Task set:
**1)** Could you print, exactly as it appears, the part of the book reviews that opens with the words containing "Laura Lippman, New" and closes with "of Kate Atkinson."?
**2)** Which characters from the novel are named in the book reviews?
**3)** Do these statements agree with the book reviews? Answer yes or no for each, quoting the deciding words: (a) Eliza was 15 when she was kidnapped. (b) The Library Journal review finds the subplots fully developed. (c) Eliza is a mother of three.

Provided passage:
# # # #

Laura Lippman, New York Times bestselling author of What the Dead Know, Life Sentences, and the acclaimed Tess Monaghan p.i. series, delivers a stunning stand-alone novel that explores the lasting effects on lives touched by crime. With I’d Know You Anywhere, Lippman—master of mystery and psychological suspense, winner of every major literary prize given for crime fiction, including the Edgar®, Agatha, and Nero Wolfe Awards—tells a gripping and richly textured tale of a young woman whose life dangerously entwines once again with a man on Death Row who had kidnapped her when she was a teenager. This is superior mystery writing in the vein of Kate Atkinson.

Editorial Reviews

If Washington, D.C. housewife Eliza Benedict sometimes seems preoccupied, it's easy to imagine why: As a teenager a quarter century ago, she was kidnapped by a serial rapist and murderer. That maniac is now sitting on death row and he is making one last macabre effort to reach out to her. Can she ignore it? And what will happen to her children if she does? Predator and prey; an intense mystery with which every parent can identify.
Publishers Weekly
Near the start of this outstanding novel of psychological suspense from Edgar-winner Lippman (Life Sentences), Eliza Benedict, a 38-year-old married mother of two living in suburban Maryland, receives a letter from Walter Bowman, the man who kidnapped her the summer she was 15 and is now on death row. The narrative shifts between the present and that long ago summer, when Eliza involuntarily became a part of Walter's endless road trip, including the fateful night when he picked up another teenage girl, Holly Tackett. Soon after Walter killed Holly, Eliza was rescued and taken home. Eliza must now balance a need for closure with a desire to protect herself emotionally. Walter wants something specific from her, but she has no idea what, and she's not sure that she wants to know. All the relationships, from the sometimes contentious one between Eliza and her sister, Vonnie, to the significantly stranger one between Walter and Barbara LaFortuny, an advocate for prisoners, provide depth and breadth to this absorbing story. (Sept.)
Library Journal
Eliza Benedict believed she'd put her adolescence behind her, especially the time she'd spent as a captive of Walter Bowman, until he contacts her from death row. Struggling in her relationship with her own teenage daughter and wrestling with memories of Holly Tackett, the girl who didn't get away from Walter, Eliza finds herself repeatedly coming back to the events of the last night of Holly's life. While she may no longer be his captive, Eliza is clearly anything but free. The mystery in Lippman's latest stand-alone, while still a strong element, takes a backseat to Eliza's story, set against the impending execution of Walter. The fast-paced narrative, with dynamic supporting characters and subplots that feel underused, races to a satisfying if somewhat abrupt conclusion. VERDICT Echoing Lippman's previous stand-alones, What the Dead Know and Life Sentences, this is a solid choice for mystery fans who enjoy a broader view of crime and its aftermath. [See Prepub Alert, LJ 4/15/10.]—Amy Brozio-Andrews, Albany P.L., NY
Patrick Anderson
I've read hundreds of thrillers in the past 10 years, and some have been excellent, but only a handful—thanks to their insights, their characterizations and the quality of their writing—could equal the best of today's literary fiction. Those few certainly include What the Dead Know and I'd Know You Anywhere. In both cases, Lippman began with a real crime and then used the magic of her imagination to produce novels that are not only hypnotic reading but serious meditations on the sorrows and dangers of this world. Some people would segregate Lippman as a crime or thriller writer. That's a shame. She's one of the best novelists around, period.

# # # #

Data provided:
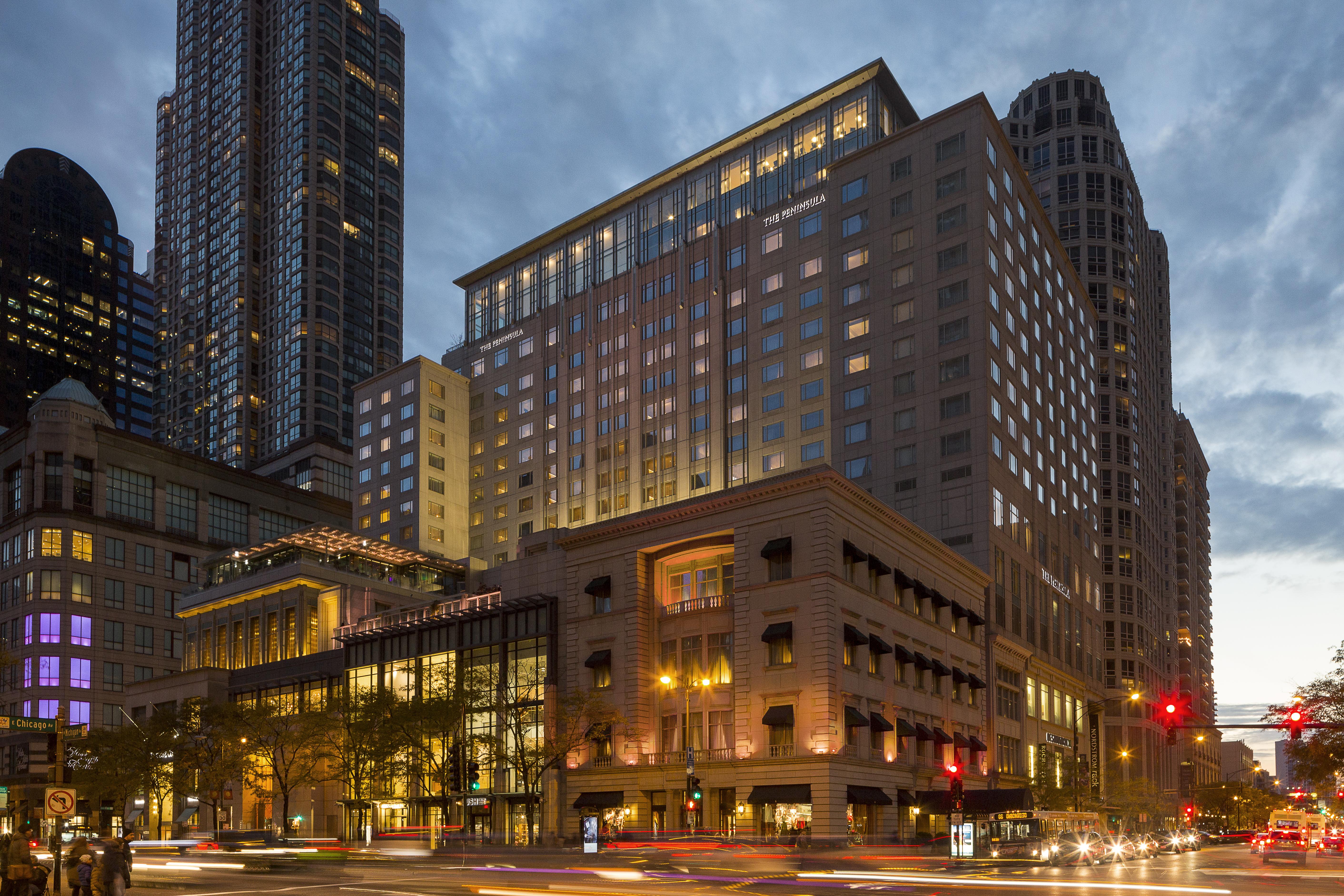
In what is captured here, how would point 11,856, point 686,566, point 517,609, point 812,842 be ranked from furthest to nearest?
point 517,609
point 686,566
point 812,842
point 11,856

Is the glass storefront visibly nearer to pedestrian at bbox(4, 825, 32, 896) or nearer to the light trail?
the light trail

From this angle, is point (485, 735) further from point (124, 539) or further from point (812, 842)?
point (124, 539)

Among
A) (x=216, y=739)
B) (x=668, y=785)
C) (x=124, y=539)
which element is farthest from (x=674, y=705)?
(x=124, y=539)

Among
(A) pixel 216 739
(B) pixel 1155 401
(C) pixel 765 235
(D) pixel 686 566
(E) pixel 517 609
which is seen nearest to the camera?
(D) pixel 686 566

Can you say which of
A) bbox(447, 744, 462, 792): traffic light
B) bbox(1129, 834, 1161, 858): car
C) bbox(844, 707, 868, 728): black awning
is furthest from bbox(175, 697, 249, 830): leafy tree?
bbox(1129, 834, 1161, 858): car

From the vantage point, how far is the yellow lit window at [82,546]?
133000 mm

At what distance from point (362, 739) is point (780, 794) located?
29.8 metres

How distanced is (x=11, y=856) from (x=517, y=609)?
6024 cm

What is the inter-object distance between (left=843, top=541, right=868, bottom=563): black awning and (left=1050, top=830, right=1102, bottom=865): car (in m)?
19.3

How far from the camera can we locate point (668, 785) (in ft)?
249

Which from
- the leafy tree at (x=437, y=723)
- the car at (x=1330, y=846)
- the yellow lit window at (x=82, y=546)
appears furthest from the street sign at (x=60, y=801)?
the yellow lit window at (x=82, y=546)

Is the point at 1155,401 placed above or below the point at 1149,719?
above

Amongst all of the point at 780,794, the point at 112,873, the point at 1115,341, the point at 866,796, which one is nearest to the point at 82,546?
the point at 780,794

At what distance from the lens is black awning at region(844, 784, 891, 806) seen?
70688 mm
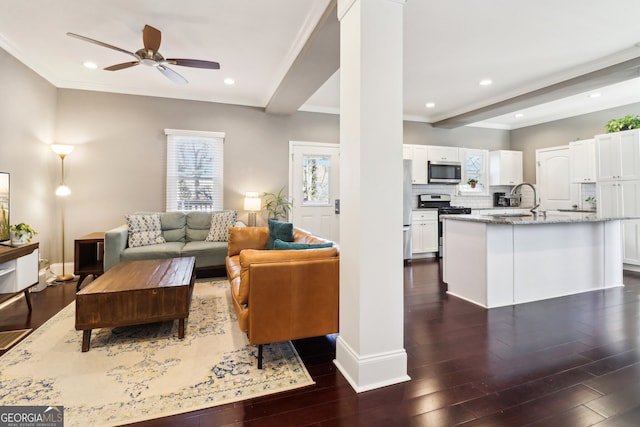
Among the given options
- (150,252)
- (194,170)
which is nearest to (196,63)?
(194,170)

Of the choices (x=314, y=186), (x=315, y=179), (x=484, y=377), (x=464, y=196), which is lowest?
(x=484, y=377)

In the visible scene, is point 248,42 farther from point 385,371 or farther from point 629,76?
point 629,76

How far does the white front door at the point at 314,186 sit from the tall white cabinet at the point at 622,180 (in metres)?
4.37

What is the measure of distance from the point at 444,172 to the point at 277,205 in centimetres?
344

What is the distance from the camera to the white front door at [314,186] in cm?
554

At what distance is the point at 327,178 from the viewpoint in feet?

# # # #

Full answers:
**1)**
Laura Lippman, New York Times bestselling author of What the Dead Know, Life Sentences, and the acclaimed Tess Monaghan p.i. series, delivers a stunning stand-alone novel that explores the lasting effects on lives touched by crime. With I’d Know You Anywhere, Lippman—master of mystery and psychological suspense, winner of every major literary prize given for crime fiction, including the Edgar®, Agatha, and Nero Wolfe Awards—tells a gripping and richly textured tale of a young woman whose life dangerously entwines once again with a man on Death Row who had kidnapped her when she was a teenager. This is superior mystery writing in the vein of Kate Atkinson.

**2)** Eliza Benedict, Walter Bowman, Holly Tackett, Vonnie, Barbara LaFortuny

**3)**
(a) Yes: "the man who kidnapped her the summer she was 15"
(b) No: "subplots that feel underused"
(c) No: "a 38-year-old married mother of two"